> Excerpt to read:
This weekend has just plain sucked.
I've wanted to curl up in a ball and not face the world since thursday evening. I couldn't handle it, I simply couldn't. I tried to play nice, but it was like constant pecking at a bleeding wound; it wasn't going to get the least better. It's like having a woodpecker reminding you you lost them both, months ago. And I can't bloody well explain that to either of them, now can I? You can't freaking sit down and tell your brother about all the ways he's putting his neck on line, without betraying your best friend. And you can't tell your best friend you don't feel comfortable sharing anything private with her, when you know she's the kind of person who shares things with her partner, and her partner is your brother.
And I'll always be in the fucking middle, wether I want to or not, or if they say so now or not. Cause I'll be told about their problems, and I can't agree or disagree with anything, without disappointing or betraying one of them. And I keep seeing the day when it breaks, in my head, seeing my best friend crumble, cause she still doesn't know how to stand strong alone, and my brother break with hurt. And if there's one person in this world I cannot bear the thought of being in pain, it's my brother. Cause out of all the people I've ever known or met, he's done the least to deserve it. And not it seems I'm the one to hurt him.
And how can I be a support for any of them, when I love the other as well? Whoever ends up to blame in an argument, I'd have to walk away from even listening to it. How can I be a friend, like that? How can I be a sister?

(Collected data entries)
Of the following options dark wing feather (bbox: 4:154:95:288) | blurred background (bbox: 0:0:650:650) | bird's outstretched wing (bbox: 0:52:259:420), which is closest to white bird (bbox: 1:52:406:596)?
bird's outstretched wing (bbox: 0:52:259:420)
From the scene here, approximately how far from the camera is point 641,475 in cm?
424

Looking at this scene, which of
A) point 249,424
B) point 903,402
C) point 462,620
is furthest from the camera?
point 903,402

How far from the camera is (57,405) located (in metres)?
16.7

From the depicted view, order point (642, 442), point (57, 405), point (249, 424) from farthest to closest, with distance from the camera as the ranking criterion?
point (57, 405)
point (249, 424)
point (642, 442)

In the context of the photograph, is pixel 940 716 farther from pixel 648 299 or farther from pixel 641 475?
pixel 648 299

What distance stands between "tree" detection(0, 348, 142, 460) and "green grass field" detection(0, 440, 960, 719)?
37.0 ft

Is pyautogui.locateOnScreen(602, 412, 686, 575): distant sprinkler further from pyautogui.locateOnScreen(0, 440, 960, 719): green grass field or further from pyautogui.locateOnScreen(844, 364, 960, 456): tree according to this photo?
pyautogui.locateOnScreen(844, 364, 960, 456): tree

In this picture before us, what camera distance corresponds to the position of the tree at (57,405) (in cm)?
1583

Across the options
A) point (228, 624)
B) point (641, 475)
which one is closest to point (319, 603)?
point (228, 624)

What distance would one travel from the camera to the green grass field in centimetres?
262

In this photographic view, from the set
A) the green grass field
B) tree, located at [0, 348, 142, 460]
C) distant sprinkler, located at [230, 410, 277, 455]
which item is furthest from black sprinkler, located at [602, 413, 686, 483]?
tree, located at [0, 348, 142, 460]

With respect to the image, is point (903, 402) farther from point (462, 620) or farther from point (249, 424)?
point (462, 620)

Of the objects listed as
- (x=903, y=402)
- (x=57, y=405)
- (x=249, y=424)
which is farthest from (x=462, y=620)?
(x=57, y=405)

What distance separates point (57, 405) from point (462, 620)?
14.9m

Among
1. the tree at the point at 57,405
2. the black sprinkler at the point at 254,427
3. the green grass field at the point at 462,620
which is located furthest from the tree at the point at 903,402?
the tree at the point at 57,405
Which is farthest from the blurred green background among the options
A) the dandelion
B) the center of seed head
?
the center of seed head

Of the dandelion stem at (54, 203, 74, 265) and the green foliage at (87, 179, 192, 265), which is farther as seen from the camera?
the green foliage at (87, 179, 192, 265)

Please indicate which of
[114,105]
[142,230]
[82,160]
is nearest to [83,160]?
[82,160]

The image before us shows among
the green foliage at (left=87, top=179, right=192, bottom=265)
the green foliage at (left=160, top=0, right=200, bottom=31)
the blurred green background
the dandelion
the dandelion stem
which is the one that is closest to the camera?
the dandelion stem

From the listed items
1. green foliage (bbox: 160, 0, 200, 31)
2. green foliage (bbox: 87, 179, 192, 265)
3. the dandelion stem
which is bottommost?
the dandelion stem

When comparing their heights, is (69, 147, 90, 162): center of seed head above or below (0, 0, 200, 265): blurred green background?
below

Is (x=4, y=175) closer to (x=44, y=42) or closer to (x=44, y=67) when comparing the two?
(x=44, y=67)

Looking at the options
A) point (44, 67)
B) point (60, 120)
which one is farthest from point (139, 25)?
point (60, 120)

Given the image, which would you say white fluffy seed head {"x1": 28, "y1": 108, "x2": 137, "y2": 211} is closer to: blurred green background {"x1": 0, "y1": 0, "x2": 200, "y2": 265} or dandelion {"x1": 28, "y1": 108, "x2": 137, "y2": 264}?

> Exercise requirements:
1. Please repeat a passage from the post word for word, beginning at the words "And how can" and stopping after "be a sister?".
2. Answer these questions using the post:
(a) Since which evening has the writer wanted to curl up in a ball?
(b) Who is the partner of the writer's best friend?
(c) Who is the one person in the world the writer cannot bear the thought of being in pain?

> Answers:
1.
And how can I be a support for any of them, when I love the other as well? Whoever ends up to blame in an argument, I'd have to walk away from even listening to it. How can I be a friend, like that? How can I be a sister?

2.
(a) Thursday evening
(b) The writer's brother
(c) The writer's brother